▶ **やること**: 下の原文のうち、「温泉法上の温泉と認められるには、 温泉成分分析の登録分析機関(外部サイト) による分析の結果が」から始まり「1. 温度(温泉源から採取されるときの温度とする。)」で終わる部分を、一字も変えずに打ち直す。

温泉法上の温泉と認められるには、 温泉成分分析の登録分析機関(外部サイト) による分析の結果が 温泉法の定義 に合致していることが求められます。

温泉法における温泉の定義

温泉法では、「温泉」とは、地中からゆう出する温水、鉱水及び水蒸気その他のガス(炭化水素を主成分とする天然ガスを除く。)で、別表に掲げる温度又は物質を有するものをいいます。

別表

  1. 温度(温泉源から採取されるときの温度とする。)
    摂氏二十五度以上
  2. 物質(下に掲げるもののうち、いずれか1つ)
物質名 含有量(一キログラム中)
溶存物質(ガス性のものを除く。) 総量1000ミリグラム以上
遊離炭酸 250ミリグラム以上
リチウムイオン 1ミリグラム以上
ストロンチウムイオン 10ミリグラム以上
バリウムイオン 5ミリグラム以上
フエロ又はフエリイオン 10ミリグラム以上
第一マンガンイオン 10ミリグラム以上
水素イオン 1ミリグラム以上
臭素イオン 5ミリグラム以上
沃素イオン 1ミリグラム以上
ふつ素イオン 2ミリグラム以上
ヒドロひ酸イオン 1.3ミリグラム以上
メタ亜ひ酸 1ミリグラム以上
総硫黄〔HS+S2O3+H2Sに対応するもの〕 1ミリグラム以上
メタほう酸 5ミリグラム以上
メタけい酸 50ミリグラム以上
重炭酸そうだ 340ミリグラム以上
ラドン 20(百億分の1キユリー単位)以上
ラヂウム塩(Raとして) 1億分の1ミリグラム以上

東京の温泉の特徴

東京の温泉は、次のような特徴を持っています。

▶ **データ**:
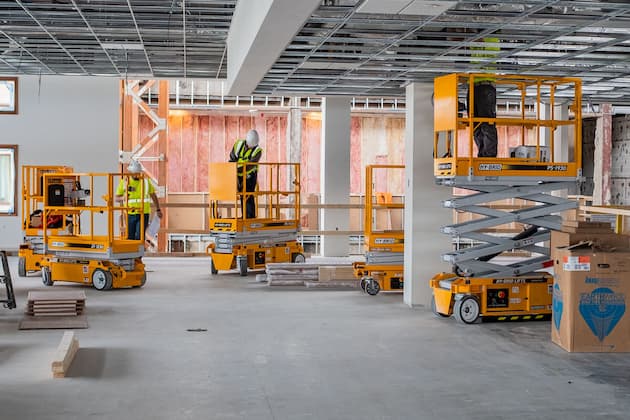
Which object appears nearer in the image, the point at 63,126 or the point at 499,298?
the point at 499,298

▶ **回答**:
温泉法上の温泉と認められるには、 温泉成分分析の登録分析機関(外部サイト) による分析の結果が 温泉法の定義 に合致していることが求められます。

温泉法における温泉の定義

温泉法では、「温泉」とは、地中からゆう出する温水、鉱水及び水蒸気その他のガス(炭化水素を主成分とする天然ガスを除く。)で、別表に掲げる温度又は物質を有するものをいいます。

別表

  1. 温度(温泉源から採取されるときの温度とする。)